Gaza City – Situasi di Jalur Gaza kembali memanas setelah militer Israel mengumumkan rencana untuk merelokasi sebagian warga dari kawasan yang mereka tetapkan sebagai zona perang. Kebijakan ini memicu kecemasan baru di tengah penduduk yang sejak lama sudah hidup di bawah blokade dan rentetan serangan udara.
Kawasan Padat Jadi Sasaran
Menurut laporan media setempat, wilayah yang akan dikosongkan mencakup beberapa distrik padat penduduk di utara Gaza. Israel berdalih langkah ini diperlukan untuk memperlancar operasi militer darat dan mencegah korban sipil. Namun, bagi warga Gaza, relokasi ini tak lebih dari pengusiran paksa yang menambah penderitaan mereka.

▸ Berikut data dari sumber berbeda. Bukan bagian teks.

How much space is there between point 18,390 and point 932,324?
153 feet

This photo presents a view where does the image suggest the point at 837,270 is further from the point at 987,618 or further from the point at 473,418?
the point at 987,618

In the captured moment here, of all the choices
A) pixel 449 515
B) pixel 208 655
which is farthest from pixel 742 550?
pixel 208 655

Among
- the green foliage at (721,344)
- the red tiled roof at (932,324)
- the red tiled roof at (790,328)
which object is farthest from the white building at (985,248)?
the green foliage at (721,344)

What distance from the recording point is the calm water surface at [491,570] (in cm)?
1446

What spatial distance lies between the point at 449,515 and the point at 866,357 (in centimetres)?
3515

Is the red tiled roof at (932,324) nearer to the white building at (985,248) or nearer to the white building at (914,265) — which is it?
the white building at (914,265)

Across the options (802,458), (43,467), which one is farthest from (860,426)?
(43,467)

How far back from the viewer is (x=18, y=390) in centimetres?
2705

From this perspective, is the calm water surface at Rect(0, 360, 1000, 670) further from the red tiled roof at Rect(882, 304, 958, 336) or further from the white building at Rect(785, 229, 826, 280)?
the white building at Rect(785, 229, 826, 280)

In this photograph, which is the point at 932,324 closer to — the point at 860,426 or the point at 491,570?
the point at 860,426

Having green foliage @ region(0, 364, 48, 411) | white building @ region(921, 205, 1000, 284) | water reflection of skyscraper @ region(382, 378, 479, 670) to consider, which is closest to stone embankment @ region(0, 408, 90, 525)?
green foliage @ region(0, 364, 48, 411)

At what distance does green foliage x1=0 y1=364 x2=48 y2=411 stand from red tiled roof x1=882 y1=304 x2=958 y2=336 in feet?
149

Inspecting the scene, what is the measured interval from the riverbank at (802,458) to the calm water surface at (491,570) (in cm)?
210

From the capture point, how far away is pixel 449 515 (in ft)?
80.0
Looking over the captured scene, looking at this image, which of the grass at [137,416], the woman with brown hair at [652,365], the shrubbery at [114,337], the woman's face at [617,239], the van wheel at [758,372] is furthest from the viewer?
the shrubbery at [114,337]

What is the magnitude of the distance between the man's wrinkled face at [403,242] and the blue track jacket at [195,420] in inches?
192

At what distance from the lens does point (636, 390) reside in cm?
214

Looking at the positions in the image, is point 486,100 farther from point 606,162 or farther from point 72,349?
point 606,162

“Rumah saya memang kecil, tapi di sinilah tempat kami bertahan. Kalau harus pindah, kami bahkan tidak tahu harus ke mana,” ujar Abu Khaled, seorang warga yang diwawancarai oleh jurnalis lokal.
Kekhawatiran Krisis Kemanusiaan Baru
Relokasi massal di wilayah sekecil Gaza bukan hanya soal perpindahan tempat tinggal. Dengan infrastruktur yang sudah luluh lantak, air bersih dan listrik yang terbatas, serta rumah sakit yang kewalahan, pemindahan ribuan orang justru berisiko menciptakan krisis kemanusiaan yang lebih parah.
Lembaga kemanusiaan internasional menilai kebijakan ini akan membuat warga Gaza semakin terjebak dalam kondisi “tak ada tempat aman.” “Di satu sisi, Israel menyuruh warga pergi, tetapi di sisi lain, jalur keluar-masuk tetap tertutup. Ini situasi yang tidak masuk akal,” kata seorang pejabat PBB yang enggan disebutkan namanya.
Motif Strategis di Balik Relokasi
Pengamat militer menilai bahwa kebijakan relokasi bukan semata langkah kemanusiaan. Israel ingin memastikan jalur operasinya terbebas dari hambatan sipil, sekaligus mempersempit ruang gerak kelompok perlawanan. Dengan menjadikan suatu area sebagai zona perang, militer dapat lebih leluasa melakukan serangan tanpa khawatir mendapat kecaman internasional terkait korban sipil.
Namun, langkah ini justru menuai kritik tajam. Banyak pihak melihatnya sebagai upaya sistematis untuk menggeser populasi Gaza dari tanah mereka sendiri.
Suara Penolakan dan Ketakutan
Di jalan-jalan Gaza, suasana muram kian terasa. Banyak keluarga mulai mengemas barang seadanya, bersiap jika sewaktu-waktu diperintahkan keluar. Sebagian lainnya menolak meninggalkan rumah mereka, dengan alasan “lebih baik mati di tanah sendiri ketimbang hidup tanpa arah.”
“Setiap kali ada relokasi, selalu ada janji akan kembali. Tapi kami tahu kenyataannya berbeda. Kami tidak ingin jadi pengungsi seumur hidup,” ujar Umm Salim, seorang ibu yang harus menjaga empat anaknya di tengah ketidakpastian.